■ TESTO PROPOSTO:
Il mercato dell’Openjobmetis Varese prende forma, ma manca ancora un pezzo importante nel reparto lunghi. Come riporta La Prealpina, la strategia di Ioannis Kastritis per la stagione 2026/27 è stata chiara nelle intenzioni: più profondità sotto canestro, un utilizzo più equilibrato dei minutaggi e qualche aggiustamento mirato sul perimetro.
La base di partenza è solida. Il rinnovo di Davide Alviti garantisce continuità, mentre Iris Ikangi entra nel roster come specialista difensivo, prendendo il posto di Elisèe Assui, diretto in NCAA, nelle gerarchie dello staff tecnico. Nate Renfro è considerato virtualmente confermato, con la scadenza dell’escape clause ormai a tre giorni, e il suo ruolo sarà quello di cambio nel reparto interno.
Il nodo del reparto lunghi
Il punto critico della costruzione del roster riguarda proprio gli interni. Nella passata stagione Kastritis ha dovuto adattare Alviti e Assui come ali forti, una soluzione di ripiego che il club non intende riproporre. L’obiettivo è arrivare a tre stranieri che si alternino su due ruoli, rispetto ai soli Nkamhoua e Renfro della versione precedente. Si cerca un lungo che abbini taglia e atletismo, ma anche la capacità di aprire il campo con impatto a rimbalzo — caratteristiche che aveva proprio Nkamhoua. Nella stagione 2025/26 il club aveva invece puntato su quattro slot extracomunitari sul perimetro.
Sul fronte degli italiani, il nome di Ladurner è già nel quadro, e resta uno spazio per un ultimo giocatore azzurro. La preferenza, al momento, va verso un lungo piuttosto che un piccolo, anche se tutto dipenderà dagli incastri nel settore interno.

■ ESTRATTI DEI DATI:
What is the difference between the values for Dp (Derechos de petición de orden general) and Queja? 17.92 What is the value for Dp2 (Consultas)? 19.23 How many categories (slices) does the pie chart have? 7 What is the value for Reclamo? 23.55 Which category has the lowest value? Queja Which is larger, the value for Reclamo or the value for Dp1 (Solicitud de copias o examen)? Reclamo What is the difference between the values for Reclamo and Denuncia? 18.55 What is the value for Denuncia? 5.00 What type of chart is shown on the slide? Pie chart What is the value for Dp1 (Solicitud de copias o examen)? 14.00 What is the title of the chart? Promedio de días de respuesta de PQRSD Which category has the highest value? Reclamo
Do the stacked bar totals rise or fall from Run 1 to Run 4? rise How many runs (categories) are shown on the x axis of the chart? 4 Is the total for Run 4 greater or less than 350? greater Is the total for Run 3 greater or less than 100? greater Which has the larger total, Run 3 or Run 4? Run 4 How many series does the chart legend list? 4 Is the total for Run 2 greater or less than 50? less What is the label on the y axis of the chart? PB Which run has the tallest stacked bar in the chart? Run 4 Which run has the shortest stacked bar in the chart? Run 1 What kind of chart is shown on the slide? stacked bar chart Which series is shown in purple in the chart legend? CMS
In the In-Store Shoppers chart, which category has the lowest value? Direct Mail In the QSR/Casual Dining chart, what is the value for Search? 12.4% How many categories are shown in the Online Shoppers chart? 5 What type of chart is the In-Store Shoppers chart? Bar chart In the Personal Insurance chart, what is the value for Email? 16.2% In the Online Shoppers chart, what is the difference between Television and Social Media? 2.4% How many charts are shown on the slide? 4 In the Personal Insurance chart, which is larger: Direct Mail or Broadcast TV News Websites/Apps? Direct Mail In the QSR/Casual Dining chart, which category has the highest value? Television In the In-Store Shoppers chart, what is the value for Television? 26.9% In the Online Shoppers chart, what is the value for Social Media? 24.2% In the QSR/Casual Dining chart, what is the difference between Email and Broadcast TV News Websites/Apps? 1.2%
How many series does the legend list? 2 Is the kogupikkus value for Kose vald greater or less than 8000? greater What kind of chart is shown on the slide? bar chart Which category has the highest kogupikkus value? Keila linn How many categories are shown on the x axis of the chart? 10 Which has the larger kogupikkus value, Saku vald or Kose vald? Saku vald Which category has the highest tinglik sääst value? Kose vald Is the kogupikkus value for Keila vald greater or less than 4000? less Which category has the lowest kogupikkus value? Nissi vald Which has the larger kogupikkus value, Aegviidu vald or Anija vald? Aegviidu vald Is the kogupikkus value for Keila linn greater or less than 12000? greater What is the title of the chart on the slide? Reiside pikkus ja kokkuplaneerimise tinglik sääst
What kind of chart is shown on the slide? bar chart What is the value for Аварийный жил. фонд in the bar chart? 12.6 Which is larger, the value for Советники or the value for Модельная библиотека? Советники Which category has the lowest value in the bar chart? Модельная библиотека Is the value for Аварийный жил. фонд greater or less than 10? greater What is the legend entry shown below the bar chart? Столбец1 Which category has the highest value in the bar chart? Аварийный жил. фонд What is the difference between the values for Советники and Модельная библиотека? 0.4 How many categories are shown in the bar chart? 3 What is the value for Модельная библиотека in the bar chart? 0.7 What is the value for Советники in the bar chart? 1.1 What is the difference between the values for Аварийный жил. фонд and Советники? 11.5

■ METTI IN PRATICA:
(a) Trascrivi l'articolo sul mercato dell'Openjobmetis Varese da "Il mercato dell’Openjobmetis" giù fino a "mirato sul perimetro.", cambiando "profondità" con "fisicità".
(b) Riprendi l'articolo sul mercato dell'Openjobmetis Varese e proseguilo dopo l'ultima frase.

■ SOLUZIONI DEI COMPITI:
(a)
Il mercato dell’Openjobmetis Varese prende forma, ma manca ancora un pezzo importante nel reparto lunghi. Come riporta La Prealpina, la strategia di Ioannis Kastritis per la stagione 2026/27 è stata chiara nelle intenzioni: più fisicità sotto canestro, un utilizzo più equilibrato dei minutaggi e qualche aggiustamento mirato sul perimetro.

(b)
Perimetro: Stewart, Iroegbu e la caccia al clone di Moore
Carlos Stewart, che nella scorsa stagione ha giocato con una media di 20,3 minuti, non ha ricevuto offerte dall’Eurocup tali da spingerlo altrove. La sua conferma, però, è legata anche al verdetto della FIBA su quale competizione europea ammetterà l’OJM. Se dovesse restare, il club cercherebbe un regista più puro, capace di completarsi con le caratteristiche da incursore di capitan Librizzi.
Non è esclusa nemmeno la permanenza di Ike Iroegbu: il fatto che abbia rifiutato i 40mila dollari al mese offerti da Brescia — una squadra senza coppe europee — dà la misura di quanto possa costare trattenerlo. L’ultimo slot perimetrale è invece destinato a un profilo simile a Tazè Moore, possibilmente più continuo e affidabile. Le idee del club prevedono per questo giocatore un ruolo più centrale.
In sintesi: quattro guardie, tre ali, due lunghi più Ladurner, con un posto ancora aperto per un italiano. Il mix tra atletismo e volume sarà il criterio guida delle scelte di mercato di questa estate.